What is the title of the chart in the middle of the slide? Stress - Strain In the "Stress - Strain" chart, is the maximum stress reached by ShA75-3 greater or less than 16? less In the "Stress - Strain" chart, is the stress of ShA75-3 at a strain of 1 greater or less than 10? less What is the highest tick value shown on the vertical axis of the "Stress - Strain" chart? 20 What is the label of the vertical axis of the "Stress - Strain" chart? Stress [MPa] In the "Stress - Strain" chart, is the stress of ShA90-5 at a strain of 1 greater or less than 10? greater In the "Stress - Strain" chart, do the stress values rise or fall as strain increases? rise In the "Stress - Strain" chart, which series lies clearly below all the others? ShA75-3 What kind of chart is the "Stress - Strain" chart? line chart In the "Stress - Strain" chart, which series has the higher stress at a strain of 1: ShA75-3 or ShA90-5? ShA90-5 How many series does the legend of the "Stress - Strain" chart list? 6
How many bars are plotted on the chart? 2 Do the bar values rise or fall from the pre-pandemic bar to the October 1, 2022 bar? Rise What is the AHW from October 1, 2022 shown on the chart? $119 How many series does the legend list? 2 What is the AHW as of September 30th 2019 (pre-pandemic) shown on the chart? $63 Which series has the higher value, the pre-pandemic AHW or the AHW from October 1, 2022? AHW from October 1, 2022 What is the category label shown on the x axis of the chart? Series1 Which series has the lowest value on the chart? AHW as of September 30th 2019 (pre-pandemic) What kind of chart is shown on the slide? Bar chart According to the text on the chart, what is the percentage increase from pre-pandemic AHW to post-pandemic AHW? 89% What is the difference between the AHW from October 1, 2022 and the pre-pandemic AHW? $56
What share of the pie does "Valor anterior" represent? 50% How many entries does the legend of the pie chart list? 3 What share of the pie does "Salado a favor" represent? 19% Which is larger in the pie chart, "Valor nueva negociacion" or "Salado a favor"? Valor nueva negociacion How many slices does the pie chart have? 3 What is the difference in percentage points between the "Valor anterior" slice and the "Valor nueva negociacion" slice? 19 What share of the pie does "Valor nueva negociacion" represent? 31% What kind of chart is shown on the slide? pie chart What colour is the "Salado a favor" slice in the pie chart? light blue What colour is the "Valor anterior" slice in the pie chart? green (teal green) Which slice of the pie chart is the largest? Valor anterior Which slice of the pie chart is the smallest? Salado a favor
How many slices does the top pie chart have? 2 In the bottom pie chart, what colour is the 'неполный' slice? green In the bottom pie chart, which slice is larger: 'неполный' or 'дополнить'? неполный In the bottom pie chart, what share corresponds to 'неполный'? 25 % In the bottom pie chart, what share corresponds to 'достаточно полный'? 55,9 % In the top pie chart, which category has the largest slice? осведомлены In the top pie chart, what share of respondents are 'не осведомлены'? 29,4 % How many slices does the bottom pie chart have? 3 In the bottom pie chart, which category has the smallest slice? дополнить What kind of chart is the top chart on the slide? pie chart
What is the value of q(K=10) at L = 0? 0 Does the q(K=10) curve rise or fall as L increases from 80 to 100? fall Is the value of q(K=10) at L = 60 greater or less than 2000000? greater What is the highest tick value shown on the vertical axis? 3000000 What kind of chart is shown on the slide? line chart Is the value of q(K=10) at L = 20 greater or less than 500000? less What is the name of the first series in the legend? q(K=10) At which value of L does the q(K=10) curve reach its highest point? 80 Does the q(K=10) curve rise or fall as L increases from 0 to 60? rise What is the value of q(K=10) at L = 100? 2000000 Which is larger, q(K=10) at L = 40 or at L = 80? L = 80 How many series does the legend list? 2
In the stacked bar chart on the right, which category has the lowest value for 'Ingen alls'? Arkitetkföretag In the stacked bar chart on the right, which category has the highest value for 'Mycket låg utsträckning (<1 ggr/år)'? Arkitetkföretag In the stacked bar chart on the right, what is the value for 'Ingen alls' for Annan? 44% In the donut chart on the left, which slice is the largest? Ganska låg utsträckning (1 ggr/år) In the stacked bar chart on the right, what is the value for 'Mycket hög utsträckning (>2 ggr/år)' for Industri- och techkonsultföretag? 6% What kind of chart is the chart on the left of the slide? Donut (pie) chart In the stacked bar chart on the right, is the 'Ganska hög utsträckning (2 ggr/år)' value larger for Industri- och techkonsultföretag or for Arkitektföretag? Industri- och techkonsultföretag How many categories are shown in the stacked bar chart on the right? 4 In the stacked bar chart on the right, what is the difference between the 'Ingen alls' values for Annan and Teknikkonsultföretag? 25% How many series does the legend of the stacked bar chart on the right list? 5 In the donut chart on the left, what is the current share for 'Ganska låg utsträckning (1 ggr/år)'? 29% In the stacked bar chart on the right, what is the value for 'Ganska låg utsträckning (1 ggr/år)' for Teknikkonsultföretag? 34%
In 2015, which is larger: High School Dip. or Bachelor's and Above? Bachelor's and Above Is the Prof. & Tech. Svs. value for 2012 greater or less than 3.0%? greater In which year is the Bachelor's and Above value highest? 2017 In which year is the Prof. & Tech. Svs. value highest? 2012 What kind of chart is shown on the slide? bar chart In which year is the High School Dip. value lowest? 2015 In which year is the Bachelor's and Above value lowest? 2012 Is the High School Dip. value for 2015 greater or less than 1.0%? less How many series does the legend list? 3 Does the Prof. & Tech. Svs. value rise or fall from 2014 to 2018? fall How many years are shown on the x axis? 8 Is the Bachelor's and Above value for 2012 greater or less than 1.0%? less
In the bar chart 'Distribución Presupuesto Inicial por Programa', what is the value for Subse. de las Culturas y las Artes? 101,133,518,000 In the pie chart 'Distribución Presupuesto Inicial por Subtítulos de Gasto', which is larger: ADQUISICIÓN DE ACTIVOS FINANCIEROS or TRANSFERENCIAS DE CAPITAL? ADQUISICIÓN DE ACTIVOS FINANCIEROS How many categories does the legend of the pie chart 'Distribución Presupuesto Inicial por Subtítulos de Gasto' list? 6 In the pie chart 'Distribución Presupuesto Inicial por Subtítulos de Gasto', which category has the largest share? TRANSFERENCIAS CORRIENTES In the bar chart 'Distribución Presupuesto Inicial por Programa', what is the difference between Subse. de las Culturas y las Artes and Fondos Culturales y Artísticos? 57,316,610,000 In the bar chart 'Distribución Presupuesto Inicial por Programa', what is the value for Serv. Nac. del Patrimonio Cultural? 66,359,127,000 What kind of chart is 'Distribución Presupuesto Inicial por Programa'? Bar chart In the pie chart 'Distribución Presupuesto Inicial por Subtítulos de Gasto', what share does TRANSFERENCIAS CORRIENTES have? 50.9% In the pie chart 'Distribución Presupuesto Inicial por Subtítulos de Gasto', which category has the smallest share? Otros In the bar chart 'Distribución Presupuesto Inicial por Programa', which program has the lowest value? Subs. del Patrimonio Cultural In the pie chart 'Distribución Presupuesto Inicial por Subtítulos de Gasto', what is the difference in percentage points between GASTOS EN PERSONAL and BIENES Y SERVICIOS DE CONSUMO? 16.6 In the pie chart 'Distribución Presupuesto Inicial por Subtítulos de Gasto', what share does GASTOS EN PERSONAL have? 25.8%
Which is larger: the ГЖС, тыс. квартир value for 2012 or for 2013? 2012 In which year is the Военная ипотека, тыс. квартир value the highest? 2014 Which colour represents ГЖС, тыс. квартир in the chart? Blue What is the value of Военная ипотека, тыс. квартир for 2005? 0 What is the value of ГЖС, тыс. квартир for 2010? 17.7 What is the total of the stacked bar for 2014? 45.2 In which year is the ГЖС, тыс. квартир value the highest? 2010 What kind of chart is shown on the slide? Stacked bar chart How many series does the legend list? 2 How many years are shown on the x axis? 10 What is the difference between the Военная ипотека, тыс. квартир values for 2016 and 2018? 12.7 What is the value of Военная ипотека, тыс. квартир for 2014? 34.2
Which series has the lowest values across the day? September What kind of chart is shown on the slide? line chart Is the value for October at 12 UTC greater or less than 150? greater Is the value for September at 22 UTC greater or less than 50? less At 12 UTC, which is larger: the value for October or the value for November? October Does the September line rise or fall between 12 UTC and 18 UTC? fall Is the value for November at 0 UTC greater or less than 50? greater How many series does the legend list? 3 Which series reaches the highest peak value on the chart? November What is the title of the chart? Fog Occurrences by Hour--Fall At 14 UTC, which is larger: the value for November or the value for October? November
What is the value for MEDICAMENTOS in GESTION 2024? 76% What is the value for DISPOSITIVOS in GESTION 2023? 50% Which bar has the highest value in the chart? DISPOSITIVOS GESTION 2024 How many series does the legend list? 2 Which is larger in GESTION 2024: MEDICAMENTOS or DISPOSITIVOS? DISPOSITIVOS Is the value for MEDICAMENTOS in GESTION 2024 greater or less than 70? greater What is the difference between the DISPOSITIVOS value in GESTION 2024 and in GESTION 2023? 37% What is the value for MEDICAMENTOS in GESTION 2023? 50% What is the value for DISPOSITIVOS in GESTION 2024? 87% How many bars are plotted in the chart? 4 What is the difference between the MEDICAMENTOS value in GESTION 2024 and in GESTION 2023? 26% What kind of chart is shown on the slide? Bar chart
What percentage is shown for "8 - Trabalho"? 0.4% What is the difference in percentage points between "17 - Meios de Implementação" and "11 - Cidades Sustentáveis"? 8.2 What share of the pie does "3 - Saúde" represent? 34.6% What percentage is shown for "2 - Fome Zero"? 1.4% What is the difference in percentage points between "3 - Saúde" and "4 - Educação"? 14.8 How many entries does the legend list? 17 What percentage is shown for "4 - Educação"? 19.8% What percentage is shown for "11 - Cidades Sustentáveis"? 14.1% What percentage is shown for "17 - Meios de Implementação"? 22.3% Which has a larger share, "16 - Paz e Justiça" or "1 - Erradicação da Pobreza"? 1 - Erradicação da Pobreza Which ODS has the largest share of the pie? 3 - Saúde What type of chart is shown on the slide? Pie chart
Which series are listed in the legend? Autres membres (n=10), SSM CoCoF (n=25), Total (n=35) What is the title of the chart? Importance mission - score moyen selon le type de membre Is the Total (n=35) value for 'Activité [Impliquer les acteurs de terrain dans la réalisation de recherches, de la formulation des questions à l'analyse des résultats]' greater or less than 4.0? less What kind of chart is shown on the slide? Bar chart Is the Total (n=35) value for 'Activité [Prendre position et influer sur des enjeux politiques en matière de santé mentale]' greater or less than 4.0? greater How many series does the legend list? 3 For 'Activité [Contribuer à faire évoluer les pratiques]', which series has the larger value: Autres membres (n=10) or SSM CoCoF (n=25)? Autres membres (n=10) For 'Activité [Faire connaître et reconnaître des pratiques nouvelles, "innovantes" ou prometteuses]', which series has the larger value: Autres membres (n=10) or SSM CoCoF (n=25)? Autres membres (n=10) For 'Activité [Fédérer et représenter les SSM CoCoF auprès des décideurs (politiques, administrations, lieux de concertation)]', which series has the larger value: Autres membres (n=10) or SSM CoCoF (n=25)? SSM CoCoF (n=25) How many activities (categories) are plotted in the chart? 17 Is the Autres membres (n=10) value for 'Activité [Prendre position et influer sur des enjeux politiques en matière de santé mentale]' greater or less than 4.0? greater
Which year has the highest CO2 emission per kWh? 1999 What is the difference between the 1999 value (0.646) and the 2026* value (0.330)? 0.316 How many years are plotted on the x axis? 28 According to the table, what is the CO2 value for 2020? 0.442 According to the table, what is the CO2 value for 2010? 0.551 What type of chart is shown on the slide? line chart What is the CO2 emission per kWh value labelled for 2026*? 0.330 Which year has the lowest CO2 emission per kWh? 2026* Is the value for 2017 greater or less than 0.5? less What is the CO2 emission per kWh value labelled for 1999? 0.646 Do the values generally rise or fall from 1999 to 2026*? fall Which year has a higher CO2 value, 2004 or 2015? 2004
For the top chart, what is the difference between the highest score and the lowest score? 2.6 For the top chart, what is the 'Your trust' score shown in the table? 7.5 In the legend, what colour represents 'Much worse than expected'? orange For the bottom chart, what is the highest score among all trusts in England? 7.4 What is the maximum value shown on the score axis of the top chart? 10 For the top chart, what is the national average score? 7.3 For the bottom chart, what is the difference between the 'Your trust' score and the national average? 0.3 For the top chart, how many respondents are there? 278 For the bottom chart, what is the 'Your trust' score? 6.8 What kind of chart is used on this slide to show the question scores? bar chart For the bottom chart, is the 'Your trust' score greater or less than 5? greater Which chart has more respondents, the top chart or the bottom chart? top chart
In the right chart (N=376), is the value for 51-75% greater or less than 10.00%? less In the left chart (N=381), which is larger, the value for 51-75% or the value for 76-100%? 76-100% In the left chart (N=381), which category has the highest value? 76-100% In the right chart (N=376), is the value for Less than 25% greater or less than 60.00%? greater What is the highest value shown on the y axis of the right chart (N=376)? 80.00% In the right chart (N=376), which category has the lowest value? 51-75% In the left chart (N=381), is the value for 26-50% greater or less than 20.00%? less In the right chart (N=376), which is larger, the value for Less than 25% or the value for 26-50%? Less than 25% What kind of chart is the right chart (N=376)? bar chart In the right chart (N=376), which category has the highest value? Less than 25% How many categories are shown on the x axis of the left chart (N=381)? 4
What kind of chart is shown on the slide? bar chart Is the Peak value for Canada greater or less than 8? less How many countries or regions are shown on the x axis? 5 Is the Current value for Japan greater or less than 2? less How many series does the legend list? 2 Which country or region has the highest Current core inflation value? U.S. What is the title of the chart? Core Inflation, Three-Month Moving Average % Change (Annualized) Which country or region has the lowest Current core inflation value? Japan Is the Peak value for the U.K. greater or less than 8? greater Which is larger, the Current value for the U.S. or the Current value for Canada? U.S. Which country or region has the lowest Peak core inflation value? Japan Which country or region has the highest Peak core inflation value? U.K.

▸ **PROBLEM TO WORK ON**:
Lay out the entries from the very start through the line containing "How many bars are plotted on" as a numbered list, omitting any blank lines.

▸ **EXERCISE SOLUTION**:
1. What is the title of the chart in the middle of the slide? Stress - Strain In the "Stress - Strain" chart, is the maximum stress reached by ShA75-3 greater or less than 16? less In the "Stress - Strain" chart, is the stress of ShA75-3 at a strain of 1 greater or less than 10? less What is the highest tick value shown on the vertical axis of the "Stress - Strain" chart? 20 What is the label of the vertical axis of the "Stress - Strain" chart? Stress [MPa] In the "Stress - Strain" chart, is the stress of ShA90-5 at a strain of 1 greater or less than 10? greater In the "Stress - Strain" chart, do the stress values rise or fall as strain increases? rise In the "Stress - Strain" chart, which series lies clearly below all the others? ShA75-3 What kind of chart is the "Stress - Strain" chart? line chart In the "Stress - Strain" chart, which series has the higher stress at a strain of 1: ShA75-3 or ShA90-5? ShA90-5 How many series does the legend of the "Stress - Strain" chart list? 6
2. How many bars are plotted on the chart? 2 Do the bar values rise or fall from the pre-pandemic bar to the October 1, 2022 bar? Rise What is the AHW from October 1, 2022 shown on the chart? $119 How many series does the legend list? 2 What is the AHW as of September 30th 2019 (pre-pandemic) shown on the chart? $63 Which series has the higher value, the pre-pandemic AHW or the AHW from October 1, 2022? AHW from October 1, 2022 What is the category label shown on the x axis of the chart? Series1 Which series has the lowest value on the chart? AHW as of September 30th 2019 (pre-pandemic) What kind of chart is shown on the slide? Bar chart According to the text on the chart, what is the percentage increase from pre-pandemic AHW to post-pandemic AHW? 89% What is the difference between the AHW from October 1, 2022 and the pre-pandemic AHW? $56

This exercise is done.